Ari is retching now, sweating with shock and fear. He is praying desperately that one man at least has survived, just one. But then he sees him, Fannar. His head has been torn from his shoulders, and lies, eyes still open, between his legs. He still grasps his axe in his hand, but the blade bears no blood. How could it? What chance did he have, what chance did any of them have against that monster?

  Ari flees from the stench of blood. He hurtles back down the darkened passageway, desperate to get out of the house of death, as if somehow he will find life waiting outside.

  I see him emerge from the broken doorway. I move towards him, wanting to comfort him, but I see the terror spreading across his face. My arms are spread wide, but he backs away from me, pleading, sobbing. I taste my cold, fetid breath. I feel the grave mould creeping across my face, eating into the skin. My lips curl into a snarl and I feel the strength pounding through my hands like rivers of fire.
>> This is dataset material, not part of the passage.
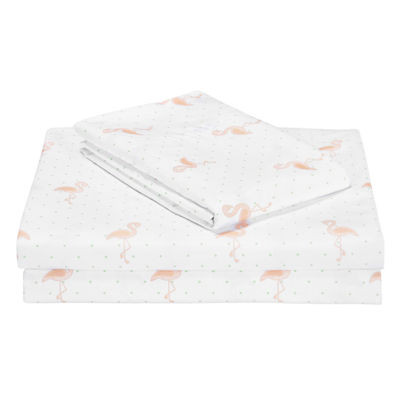 Frank and Lulu Flamingo Sheet Set & Accessories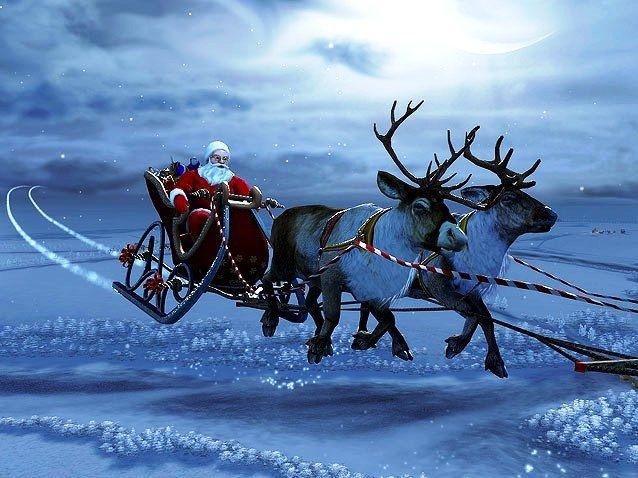 Animated Christmas Wallpaper For Ipad: Hd Wallpaper ›› Animated Christmas Hd Wallpapers Cool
I know I am going to crush him as I crushed Unnur. I know I am going to rip his limbs from his body as I twisted Fannar’s head from his shoulders. I know I am the draugr and I will destroy them all!

  It takes all my strength to tear my gaze from the dark mirror and send the wooden hollow clattering to the cave floor. As my mind returns to the cave, dark laughter rolls around its walls. I look down. Valdis’s mouth is open wide, her head thrown back.

  ‘What did you see that frightened you so, my sweet sister? Could you see me, Eydis, Eydis? I think you did. You are growing fond of me, I knew you would. Let me in. You can’t close your mind to me for ever. It weakens you to try. Sooner or later I will creep in. I will slip between your sleeping and your waking. I will slide into your dreams. You will grow weary and careless, you know you will. It is only a matter of time, my sweet Eydis, and I can wait, oh yes, the dead are well schooled in the art of waiting.’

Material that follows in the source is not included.